No mesmo domingo em que o Diretor Editorial redigia sua falaciosa nota, a Folha informou que, nas últimas semanas, circulava na Internet um abaixo-assinado que "contava com mais de 7 000 adesões"; mas, não deixava de arrematar: "[...] cuja autenticidade, porém, não há como comprovar"18. A matéria destacou também que personalidades como Antonio Candido, Oscar Niemeyer, Chico Buarque, entre outros, apoiavam o abaixo-assinado; para demonstrar "isenção", o jornal reproduziu integralmente as quase trinta linhas do texto. No entanto, a meu ver, a explicação desse "democratismo" da Folha deveu-se a duas razões principais: 1) a repercussão e o apoio que alcançou o abaixo-assinado nos meios acadêmicos e intelectuais – particularmente entre aqueles que, com certa freqüência, colaboram com o jornal19 –, certamente levou a Direção Editorial a abrir o jornal aos seus críticos. Sabe-se que dezenas de jornalistas que integram os quadros do jornal – com Mestrado ou Doutorado na Universidade de São Paulo ou na Universidade Estadual de Campinas –, não têm interesse em romper relações com a intelectualidade crítica e de esquerda. Embora pretendam ser la crème de la crème da inteligência brasileira, muitos jornalistas da Folha não podem prescindir da colaboração dos intelectuais progressistas para assessoramentos, sugestões de matérias, entrevistas etc. Não podem nem desejam estes jornalistas prescindir da manutenção de boas e proveitosas relações com os acadêmicos e intelectuais que têm convicções democráticas e são críticos da ordem capitalista.

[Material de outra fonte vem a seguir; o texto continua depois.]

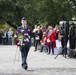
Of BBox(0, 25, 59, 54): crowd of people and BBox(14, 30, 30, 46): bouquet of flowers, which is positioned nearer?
BBox(14, 30, 30, 46): bouquet of flowers

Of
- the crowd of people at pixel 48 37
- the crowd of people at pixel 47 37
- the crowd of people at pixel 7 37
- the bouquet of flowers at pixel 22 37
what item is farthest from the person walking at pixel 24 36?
the crowd of people at pixel 7 37

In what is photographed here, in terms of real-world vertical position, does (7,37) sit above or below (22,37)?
below

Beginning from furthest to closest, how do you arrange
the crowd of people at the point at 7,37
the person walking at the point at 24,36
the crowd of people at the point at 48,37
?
the crowd of people at the point at 7,37 → the crowd of people at the point at 48,37 → the person walking at the point at 24,36

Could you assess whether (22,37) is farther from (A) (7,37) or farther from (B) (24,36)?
(A) (7,37)

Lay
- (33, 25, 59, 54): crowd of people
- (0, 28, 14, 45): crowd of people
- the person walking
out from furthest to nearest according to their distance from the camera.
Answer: (0, 28, 14, 45): crowd of people, (33, 25, 59, 54): crowd of people, the person walking

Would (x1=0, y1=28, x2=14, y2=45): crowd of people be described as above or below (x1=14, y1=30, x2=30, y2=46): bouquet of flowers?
Answer: below

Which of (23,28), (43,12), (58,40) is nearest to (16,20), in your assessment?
(43,12)

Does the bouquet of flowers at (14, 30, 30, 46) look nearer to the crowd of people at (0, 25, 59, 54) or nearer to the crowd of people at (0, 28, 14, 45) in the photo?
the crowd of people at (0, 25, 59, 54)

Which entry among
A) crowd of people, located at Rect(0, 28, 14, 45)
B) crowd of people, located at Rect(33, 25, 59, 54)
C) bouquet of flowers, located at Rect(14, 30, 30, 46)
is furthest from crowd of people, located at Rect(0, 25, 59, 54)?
crowd of people, located at Rect(0, 28, 14, 45)

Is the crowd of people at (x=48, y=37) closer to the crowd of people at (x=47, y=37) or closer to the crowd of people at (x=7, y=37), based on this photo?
the crowd of people at (x=47, y=37)

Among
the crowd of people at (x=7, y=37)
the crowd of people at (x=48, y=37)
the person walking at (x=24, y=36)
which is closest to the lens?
the person walking at (x=24, y=36)

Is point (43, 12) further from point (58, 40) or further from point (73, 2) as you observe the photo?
point (58, 40)

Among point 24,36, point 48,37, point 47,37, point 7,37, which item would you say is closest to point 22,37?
point 24,36

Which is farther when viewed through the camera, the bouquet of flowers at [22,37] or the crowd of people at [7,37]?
the crowd of people at [7,37]
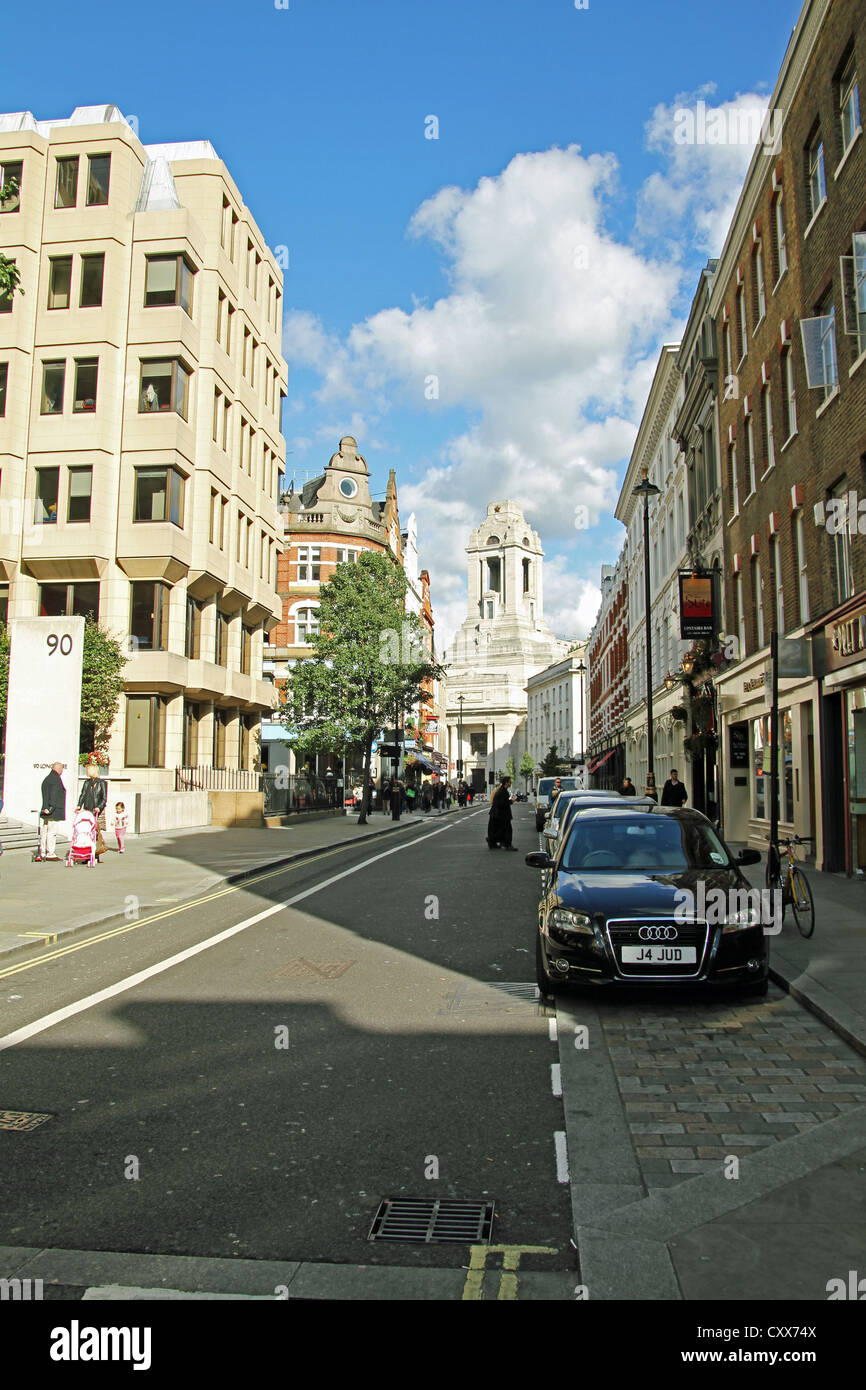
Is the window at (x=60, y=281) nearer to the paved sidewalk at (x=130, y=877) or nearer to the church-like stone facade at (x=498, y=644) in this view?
the paved sidewalk at (x=130, y=877)

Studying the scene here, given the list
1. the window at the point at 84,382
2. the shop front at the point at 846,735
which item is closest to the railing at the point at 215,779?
the window at the point at 84,382

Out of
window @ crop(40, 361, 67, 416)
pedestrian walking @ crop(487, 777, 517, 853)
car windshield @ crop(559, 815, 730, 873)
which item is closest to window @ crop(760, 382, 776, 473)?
pedestrian walking @ crop(487, 777, 517, 853)

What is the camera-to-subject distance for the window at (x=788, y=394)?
19797 mm

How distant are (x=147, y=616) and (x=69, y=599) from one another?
8.41ft

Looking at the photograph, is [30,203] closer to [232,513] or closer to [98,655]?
[232,513]

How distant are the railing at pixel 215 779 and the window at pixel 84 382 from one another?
1167 centimetres

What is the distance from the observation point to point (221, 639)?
38125 millimetres

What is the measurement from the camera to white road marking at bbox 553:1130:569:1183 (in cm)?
447

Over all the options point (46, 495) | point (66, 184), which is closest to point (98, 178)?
point (66, 184)

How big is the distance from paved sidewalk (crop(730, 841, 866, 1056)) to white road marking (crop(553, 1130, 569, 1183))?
2.35 m

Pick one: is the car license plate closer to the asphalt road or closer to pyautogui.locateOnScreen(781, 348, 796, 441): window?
the asphalt road
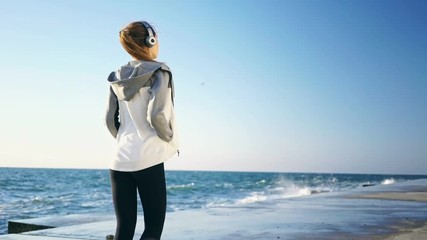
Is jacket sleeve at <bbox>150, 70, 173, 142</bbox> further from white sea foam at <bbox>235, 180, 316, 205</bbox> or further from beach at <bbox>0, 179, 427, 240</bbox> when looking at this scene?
white sea foam at <bbox>235, 180, 316, 205</bbox>

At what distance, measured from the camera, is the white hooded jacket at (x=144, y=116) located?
259 cm

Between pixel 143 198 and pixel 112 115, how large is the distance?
1.66ft

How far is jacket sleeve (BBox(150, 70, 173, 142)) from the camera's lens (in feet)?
8.41

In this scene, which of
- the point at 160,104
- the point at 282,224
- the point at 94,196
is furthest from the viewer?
the point at 94,196

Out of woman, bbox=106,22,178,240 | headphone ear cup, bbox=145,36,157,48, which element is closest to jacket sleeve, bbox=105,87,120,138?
woman, bbox=106,22,178,240

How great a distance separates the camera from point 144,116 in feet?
8.75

2) foi também o "clamor da rua" que contribuiu para a decisão da Direção da Folha no sentido de informar seus leitores sobre o fato de que setores da chamada sociedade civil manifestavam-se firmemente contra a equivocada orientação editorial do jornal. Organizado pelo Movimento dos Sem-Mídia, cerca de 400 pessoas – convocadas por diversas entidades do estado de São Paulo20 – reuniram-se na manhã de sábado (em 7 de março de 2009) para um "Ato de protesto contra a 'ditabranda'", diante da sede do jornal. Por cerca de três horas, manifestantes – portando faixas e cartazes denunciando as mortes e os desaparecimentos durante a ditadura militar –, ouviram emocionados depoimentos de ex-presos políticos e lideranças de entidades em defesa dos direitos humanos. Os vários depoentes que discursaram no Ato21– todos eles signatários do abaixo-assinado – foram contundentes na denúncia da ativa colaboração do "Grupo Folha" com a ditadura militar e na crítica à recente "recaída" editorial. Solidariedade aos dois acadêmicos da USP que foram insultados pelo jornal, também foi prestada pelos oradores e pelas pessoas presentes ao ato22.

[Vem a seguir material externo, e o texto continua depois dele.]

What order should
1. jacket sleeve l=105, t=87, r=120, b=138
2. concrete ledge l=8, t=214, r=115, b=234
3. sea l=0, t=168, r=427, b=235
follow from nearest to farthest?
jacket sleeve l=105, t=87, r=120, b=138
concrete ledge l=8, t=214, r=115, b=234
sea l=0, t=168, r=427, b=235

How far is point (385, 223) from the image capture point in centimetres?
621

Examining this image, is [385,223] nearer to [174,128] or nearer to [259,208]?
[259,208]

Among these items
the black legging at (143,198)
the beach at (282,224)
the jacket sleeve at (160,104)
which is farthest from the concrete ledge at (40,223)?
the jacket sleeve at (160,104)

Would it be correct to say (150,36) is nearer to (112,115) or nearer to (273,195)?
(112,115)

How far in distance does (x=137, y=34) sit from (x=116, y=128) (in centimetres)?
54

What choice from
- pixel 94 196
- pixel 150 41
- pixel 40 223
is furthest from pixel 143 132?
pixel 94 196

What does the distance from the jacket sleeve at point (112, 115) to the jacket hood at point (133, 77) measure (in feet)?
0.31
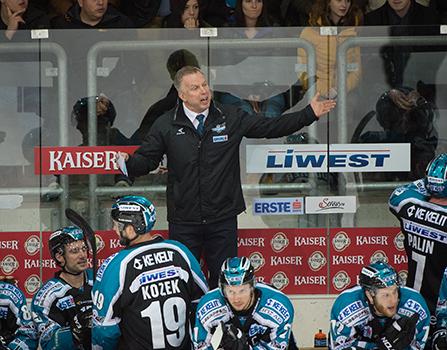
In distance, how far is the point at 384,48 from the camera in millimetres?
10547

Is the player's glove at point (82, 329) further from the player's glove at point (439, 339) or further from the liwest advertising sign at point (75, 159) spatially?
the player's glove at point (439, 339)

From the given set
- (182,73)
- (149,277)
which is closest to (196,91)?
(182,73)

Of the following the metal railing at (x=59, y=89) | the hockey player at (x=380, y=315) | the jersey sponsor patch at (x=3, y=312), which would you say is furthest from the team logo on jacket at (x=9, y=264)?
the hockey player at (x=380, y=315)

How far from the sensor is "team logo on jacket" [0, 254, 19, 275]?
10.4 m

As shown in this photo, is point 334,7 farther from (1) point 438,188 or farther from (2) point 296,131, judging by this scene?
(1) point 438,188

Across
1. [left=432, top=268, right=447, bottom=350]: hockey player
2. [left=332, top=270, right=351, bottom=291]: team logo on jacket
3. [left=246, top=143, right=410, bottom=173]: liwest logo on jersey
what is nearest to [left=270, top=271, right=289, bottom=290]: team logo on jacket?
[left=332, top=270, right=351, bottom=291]: team logo on jacket

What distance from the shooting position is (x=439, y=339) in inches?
Result: 352

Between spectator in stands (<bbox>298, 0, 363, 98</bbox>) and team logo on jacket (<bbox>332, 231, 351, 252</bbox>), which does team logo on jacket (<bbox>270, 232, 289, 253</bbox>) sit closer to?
team logo on jacket (<bbox>332, 231, 351, 252</bbox>)

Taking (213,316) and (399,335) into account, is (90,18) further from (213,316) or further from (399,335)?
(399,335)

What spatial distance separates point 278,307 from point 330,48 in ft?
8.21

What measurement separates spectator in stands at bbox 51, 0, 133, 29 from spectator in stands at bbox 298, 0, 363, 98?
1254 millimetres

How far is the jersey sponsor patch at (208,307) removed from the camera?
338 inches

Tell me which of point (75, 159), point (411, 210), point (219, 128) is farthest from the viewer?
point (75, 159)

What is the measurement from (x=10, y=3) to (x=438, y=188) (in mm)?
3332
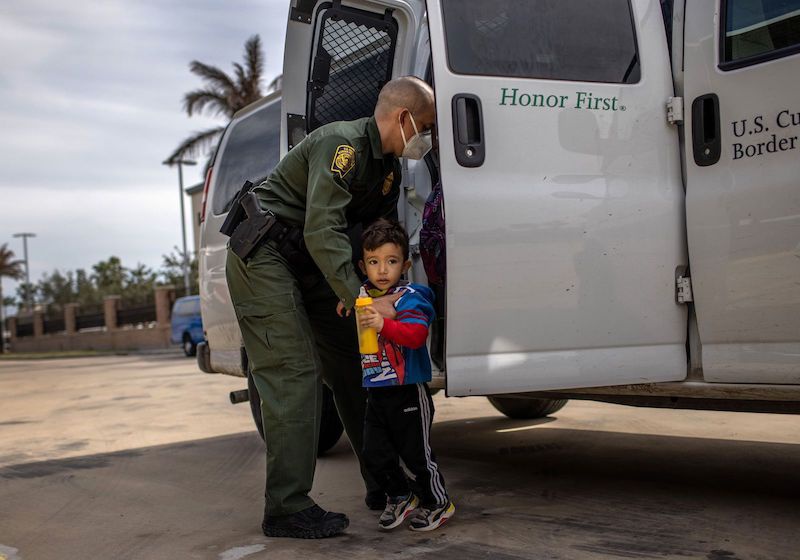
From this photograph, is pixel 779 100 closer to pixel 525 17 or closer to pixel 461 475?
pixel 525 17

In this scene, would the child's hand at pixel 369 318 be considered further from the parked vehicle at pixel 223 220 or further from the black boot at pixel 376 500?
the parked vehicle at pixel 223 220

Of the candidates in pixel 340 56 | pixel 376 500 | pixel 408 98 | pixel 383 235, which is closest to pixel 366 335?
pixel 383 235

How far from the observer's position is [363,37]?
4312mm

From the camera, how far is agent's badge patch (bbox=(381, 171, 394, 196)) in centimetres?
359

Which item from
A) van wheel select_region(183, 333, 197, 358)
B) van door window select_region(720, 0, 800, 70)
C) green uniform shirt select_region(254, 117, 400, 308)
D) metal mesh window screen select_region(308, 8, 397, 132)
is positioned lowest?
van wheel select_region(183, 333, 197, 358)

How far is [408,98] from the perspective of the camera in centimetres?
337

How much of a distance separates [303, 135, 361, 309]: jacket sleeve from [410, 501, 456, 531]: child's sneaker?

Como o debate alcançou a rua, a Folha, embora de "forma malandra" – como observou o "blogueiro" Rodrigo Vianna –, obrigou-se a abrir suas páginas aos protestos e à indignação generalizados que se manifestavam em setores da sociedade civil que prescindem do "Grupo Folha" para formar suas opiniões e convicções.

V. A REAÇÃO DA DIRETA DURA E PURA

Como o conjunto da grande imprensa brasileira tem frágeis "telhados de vidro", mas aguçada consciência de classe, nenhum grande veículo de comunicação (rádio, tv, jornais, revistas etc.) atreveu-se a informar a existência do abaixo-assinado ou a noticiar a realização do ato de protesto contra uma publicação concorrente; no entanto, uma honrosa exceção, não poderia deixar de ocorrer. Veio ela em um dos portais da revista Veja. Êmulo do decadente cronista-mor da Rede Globo durante a ditadura militar, Paulo Francis, Diogo Mainardi escreveu, em 26 de fevereiro de 2009, uma crônica que está à altura dos "escritos" (sic) de um companheiro d'armas, o panfletário Olavo de Carvalho. Em "A Vichy do PT", não só aplaudiu o dono da Folha pelos insultos desferidos contra Maria Victória Benevides e Fábio Konder Comparato, como também ofendeu os "colaboracionistas do regime [que] publicaram um manifesto de apoio aos dois". Destilando ódio e raiva, o "cão de guarda" de Veja, declarou que "Dalmo Dallari, Maria Rita Kehl, Emir Sader, Renato Janine Ribeiro, Paul Singer e Antonio Candido" são "uma gente caduca, uma gente tacanha, uma gente cabotina" (MAINARDI, 2009)23. Com sua provocação rastaqüera, certamente desejava mais um processo judicial com o qual pudesse se apresentar como uma nova "vítima das esquerdas". Mas, para sua decepção, Benevides e Comparato não tomaram conhecimento das pequenas torpezas escritas pelo sicofanta de Veja.

VI. CONSIDERAÇÕES FINAIS

Registre-se que Carta Capital foi o único órgão da grande imprensa brasileira que deu destaque ao episódio. Revista semanal dirigida por Mino Carta – jornalista que entrou em várias polêmicas com a Folha e, em particular, com o seu Diretor Editorial, Otavio Frias Filho –, Carta Capital concedeu uma página (na edição de 27 de fevereiro de 2009) à Professora Maria Victória Benevides para que esta oferecesse a sua versão sobre o debate em curso24.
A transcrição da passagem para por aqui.